Pour éviter que l'escalade entre les deux pays ne dégénère, les Européens se sont déclarés prêts à surveiller que le cessez-le-feu soit "effectif." Les 27 se sont mis d'accord pour dépêcher des soldats de la paix en Géorgie, lors de la réunion des ministres des Affaires étrangères de l'Union, conduite par Bernard Kouchner. Plus tôt dans la matinée, ce dernier avait affirmé : "L'idée d'avoir des moniteurs, vous appelez ça des troupes de paix, je ne les appellerai pas comme ça, mais des contrôleurs, des moniteurs, des facilitateurs européens, oui, oui et oui. C'est comme ça que l'Europe doit être, en allant sur le terrain." Les Etats-Unis ont demandé l'organisation d'une réunion extraordinaire des ministres des Affaires étrangères de l'Otan sur la Géorgie la semaine prochaine à Bruxelles. Et George W.Bush qui s'est entretenu avec le président géorgien mercredi devrait faire une déclaration dans la soirée.
L'aide humanitaire s'organise
Côté humanitaire, l'ONU se prépare à venir en aide à au moins 30.000 personnes déplacées en Géorgie où environ 3500 personnes ayant fui les combats ont d'ores et déjà été officiellement enregistrées. Le Haut commissariat de l'ONU pour les réfugiés (HCR) va recevoir du matériel, des couvertures, des bidons, du matériel de cuisine et des tentes. Autre bilan, celui des victimes. L'armée russe affirme avoir recensé 74 morts, 171 blessés et 19 disparus dans ses rangs en raison du conflit. Concernant la Géorgie, 175 personnes, majoritairement des civils, ont été tuées, selon un nouveau bilan annoncé mardi soir par le ministre géorgien de la Santé. Le précédent bilan faisait état de 92 Géorgiens tués, dont 40 civils. Deux journalistes, un géorgien et un néerlandais, !envoyé par RTL, ont été tués dans le bombardement de la ville géorgienne de Gori.

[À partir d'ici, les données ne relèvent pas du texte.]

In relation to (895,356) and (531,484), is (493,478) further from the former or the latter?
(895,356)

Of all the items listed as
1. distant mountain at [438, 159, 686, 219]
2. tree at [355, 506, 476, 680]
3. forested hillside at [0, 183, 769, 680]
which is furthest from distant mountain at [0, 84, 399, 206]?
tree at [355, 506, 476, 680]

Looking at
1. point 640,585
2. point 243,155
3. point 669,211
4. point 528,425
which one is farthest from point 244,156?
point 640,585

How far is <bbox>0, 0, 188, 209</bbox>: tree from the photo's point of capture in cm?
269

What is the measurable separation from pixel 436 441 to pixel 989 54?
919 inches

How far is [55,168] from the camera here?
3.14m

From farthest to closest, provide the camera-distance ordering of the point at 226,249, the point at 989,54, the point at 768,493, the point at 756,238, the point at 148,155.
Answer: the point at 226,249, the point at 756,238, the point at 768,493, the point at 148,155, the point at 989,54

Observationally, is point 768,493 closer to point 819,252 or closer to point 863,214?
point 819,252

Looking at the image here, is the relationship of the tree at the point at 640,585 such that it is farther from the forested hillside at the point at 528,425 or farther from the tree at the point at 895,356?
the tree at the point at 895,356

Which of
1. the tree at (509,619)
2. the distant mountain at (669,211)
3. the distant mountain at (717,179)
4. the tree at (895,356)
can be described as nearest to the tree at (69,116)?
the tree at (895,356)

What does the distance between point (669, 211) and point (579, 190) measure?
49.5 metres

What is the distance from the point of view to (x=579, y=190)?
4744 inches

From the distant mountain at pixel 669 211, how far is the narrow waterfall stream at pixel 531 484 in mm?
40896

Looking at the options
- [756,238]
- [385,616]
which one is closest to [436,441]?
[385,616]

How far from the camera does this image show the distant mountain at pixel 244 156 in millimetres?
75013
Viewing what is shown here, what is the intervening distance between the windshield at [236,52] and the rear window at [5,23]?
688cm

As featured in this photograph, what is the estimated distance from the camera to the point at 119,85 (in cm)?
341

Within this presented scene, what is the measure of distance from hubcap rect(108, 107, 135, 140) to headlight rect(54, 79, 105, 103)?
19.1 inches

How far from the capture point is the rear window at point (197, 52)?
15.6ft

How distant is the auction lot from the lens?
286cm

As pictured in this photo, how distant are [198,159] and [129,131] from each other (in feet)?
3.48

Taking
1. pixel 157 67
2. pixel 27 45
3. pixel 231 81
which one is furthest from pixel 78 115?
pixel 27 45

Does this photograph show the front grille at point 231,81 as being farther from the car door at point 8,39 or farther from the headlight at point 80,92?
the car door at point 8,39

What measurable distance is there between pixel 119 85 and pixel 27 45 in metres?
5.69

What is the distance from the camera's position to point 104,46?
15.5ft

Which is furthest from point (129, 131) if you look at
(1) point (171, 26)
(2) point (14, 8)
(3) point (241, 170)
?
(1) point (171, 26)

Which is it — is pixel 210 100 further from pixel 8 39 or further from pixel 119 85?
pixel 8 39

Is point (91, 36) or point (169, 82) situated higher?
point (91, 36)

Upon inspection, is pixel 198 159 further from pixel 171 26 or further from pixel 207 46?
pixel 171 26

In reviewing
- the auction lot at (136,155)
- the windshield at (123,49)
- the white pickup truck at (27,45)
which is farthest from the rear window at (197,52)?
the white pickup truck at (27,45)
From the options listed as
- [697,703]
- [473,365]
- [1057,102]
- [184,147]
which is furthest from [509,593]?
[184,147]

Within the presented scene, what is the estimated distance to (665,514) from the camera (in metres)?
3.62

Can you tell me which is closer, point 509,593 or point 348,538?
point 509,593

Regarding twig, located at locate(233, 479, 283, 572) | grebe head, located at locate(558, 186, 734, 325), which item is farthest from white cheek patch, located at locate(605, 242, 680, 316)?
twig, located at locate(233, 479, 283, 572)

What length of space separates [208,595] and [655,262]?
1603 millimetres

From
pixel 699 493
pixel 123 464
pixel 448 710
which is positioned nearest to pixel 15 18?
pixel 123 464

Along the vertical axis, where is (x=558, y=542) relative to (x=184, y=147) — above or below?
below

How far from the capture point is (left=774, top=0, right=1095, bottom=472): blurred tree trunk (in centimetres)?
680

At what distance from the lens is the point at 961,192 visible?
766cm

La France a permis l'évacuation de Géorgie de plus de 470 personnes, d'une vingtaine de nationalités, dont 315 Français, et va envoyer jeudi à Tbilissi un troisième chargement d'aide humanitaire. Les autorités américaines ont, de leur coté, décidé de débloquer une aide d'urgence initiale de 250.000 dollars tandis que l'agence humanitaire ECHO de l'Union européenne a confirmé la mobilisation d'un million d'euros. De son côté, le Canada a annoncé une contribution d'un million de dollars, dont la moitié pour répondre à un appel de fonds lancé par le Comité international de la Croix-Rouge (CICR).